By default tokview stores **accounting metadata only** — no prompt or response text:

- timestamp, latency, status
- provider, model, session id
- input / output / cache / reasoning token counters
- cost, or estimated equivalent API cost
- tool names with estimated argument/result tokens

Provider API keys come from your environment; tokview forwards them and never persists them.
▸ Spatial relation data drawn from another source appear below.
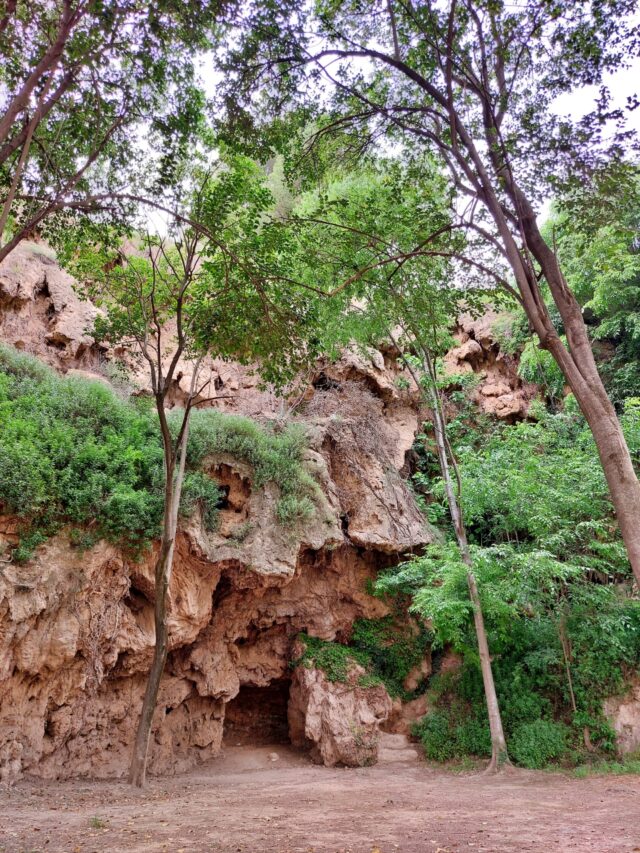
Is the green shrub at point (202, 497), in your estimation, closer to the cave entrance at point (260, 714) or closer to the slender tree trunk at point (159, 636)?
the slender tree trunk at point (159, 636)

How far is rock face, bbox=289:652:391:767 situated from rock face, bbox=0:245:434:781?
4 cm

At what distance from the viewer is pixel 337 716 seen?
12.8 meters

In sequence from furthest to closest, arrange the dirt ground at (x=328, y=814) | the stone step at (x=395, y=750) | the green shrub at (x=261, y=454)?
the green shrub at (x=261, y=454) → the stone step at (x=395, y=750) → the dirt ground at (x=328, y=814)

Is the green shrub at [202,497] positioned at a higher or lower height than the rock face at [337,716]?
higher

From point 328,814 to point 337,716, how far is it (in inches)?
241

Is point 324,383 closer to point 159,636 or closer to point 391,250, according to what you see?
point 391,250

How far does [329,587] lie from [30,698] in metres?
7.88

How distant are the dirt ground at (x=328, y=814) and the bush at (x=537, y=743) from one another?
67 cm

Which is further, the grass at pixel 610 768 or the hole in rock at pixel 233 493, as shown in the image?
the hole in rock at pixel 233 493

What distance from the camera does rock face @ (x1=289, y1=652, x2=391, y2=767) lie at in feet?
41.0

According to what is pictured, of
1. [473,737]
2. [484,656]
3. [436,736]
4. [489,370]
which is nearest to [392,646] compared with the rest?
[436,736]

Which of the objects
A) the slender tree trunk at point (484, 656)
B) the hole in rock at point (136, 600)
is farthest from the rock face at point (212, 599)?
the slender tree trunk at point (484, 656)

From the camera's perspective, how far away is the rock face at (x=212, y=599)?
952 centimetres

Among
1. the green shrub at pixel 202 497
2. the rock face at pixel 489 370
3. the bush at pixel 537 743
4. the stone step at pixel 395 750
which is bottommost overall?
the stone step at pixel 395 750
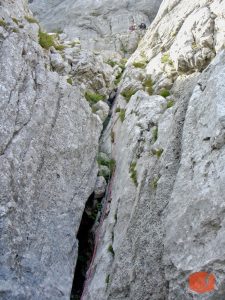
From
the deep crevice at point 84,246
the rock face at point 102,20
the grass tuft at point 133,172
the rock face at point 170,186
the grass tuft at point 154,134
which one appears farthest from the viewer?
the rock face at point 102,20

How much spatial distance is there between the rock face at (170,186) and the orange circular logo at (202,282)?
0.12 meters

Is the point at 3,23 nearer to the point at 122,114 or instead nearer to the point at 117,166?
the point at 122,114

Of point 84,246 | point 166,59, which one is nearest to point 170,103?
point 166,59

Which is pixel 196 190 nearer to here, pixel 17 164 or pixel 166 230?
pixel 166 230

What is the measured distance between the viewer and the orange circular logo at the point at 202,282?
9500 mm

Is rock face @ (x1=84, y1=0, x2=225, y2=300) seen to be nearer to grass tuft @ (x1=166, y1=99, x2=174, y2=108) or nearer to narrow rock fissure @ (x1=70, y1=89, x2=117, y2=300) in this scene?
grass tuft @ (x1=166, y1=99, x2=174, y2=108)

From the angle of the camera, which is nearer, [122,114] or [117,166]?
[117,166]

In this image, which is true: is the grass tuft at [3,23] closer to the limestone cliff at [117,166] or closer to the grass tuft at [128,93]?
the limestone cliff at [117,166]

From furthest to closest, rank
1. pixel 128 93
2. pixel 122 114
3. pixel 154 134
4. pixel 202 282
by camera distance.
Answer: pixel 128 93 → pixel 122 114 → pixel 154 134 → pixel 202 282

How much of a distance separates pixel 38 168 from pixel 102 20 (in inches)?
1366

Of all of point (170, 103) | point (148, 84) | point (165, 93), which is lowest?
point (170, 103)

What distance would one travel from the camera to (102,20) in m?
46.8

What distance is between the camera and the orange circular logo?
9500mm

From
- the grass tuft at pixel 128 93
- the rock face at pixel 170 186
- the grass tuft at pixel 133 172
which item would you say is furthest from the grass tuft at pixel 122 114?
the grass tuft at pixel 133 172
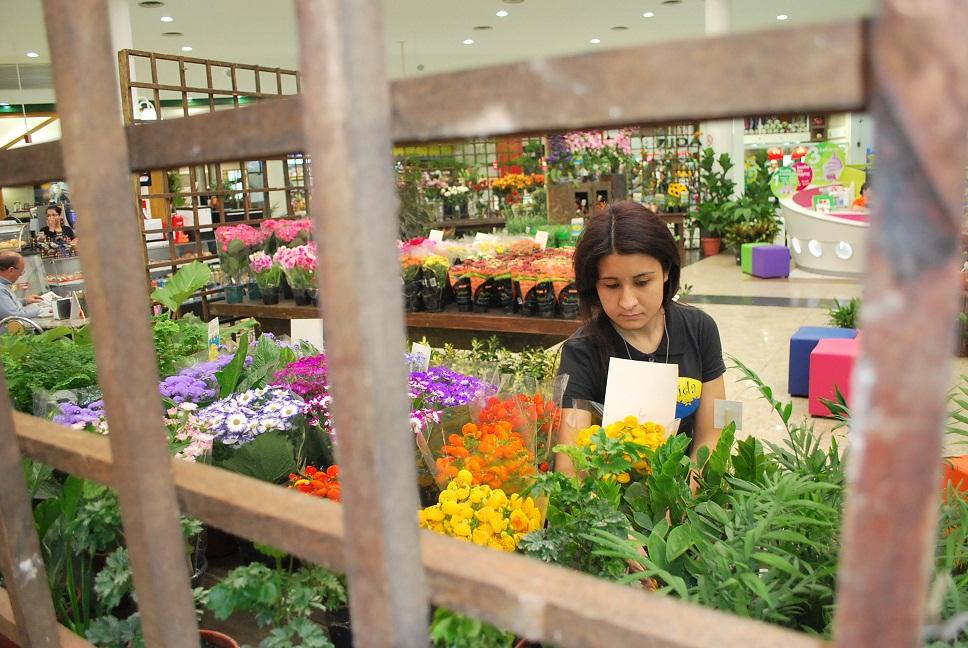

Everything stays in `~/.tokview/db.sqlite` on your machine.

## Configuration

`~/.tokview/config.yaml` is created on first run and defaults to localhost-only:

```yaml
proxy:      { port: 4000, bind: 127.0.0.1 }
dashboard:  { port: 3000, bind: 127.0.0.1 }
storage:    { path: ~/.tokview/db.sqlite }
retention:  { days: 90 }
capture:    { prompts: false, responses: false }
```

## Security

- Binds to `127.0.0.1` by default.
- Stores everything locally; no account, cloud service, or telemetry.
- Uses LiteLLM's installed pricing map instead of runtime pricing fetches.

Full threat model in [SECURITY.md](SECURITY.md).

## Status

`v0.0.x` — alpha. Strongest today for Codex, Claude Code, OpenAI-/Anthropic-/Gemini-compatible SDKs, and other LiteLLM-supported providers routed through the proxy.

## Contributing

```bash
python -m venv .venv && . .venv/bin/activate
pip install -e ".[dev]"
ruff check src tests
pytest -q
```

See [CONTRIBUTING.md](CONTRIBUTING.md).

## License

[MIT](LICENSE). Bundled open-source dependencies are credited in [NOTICES.md](NOTICES.md).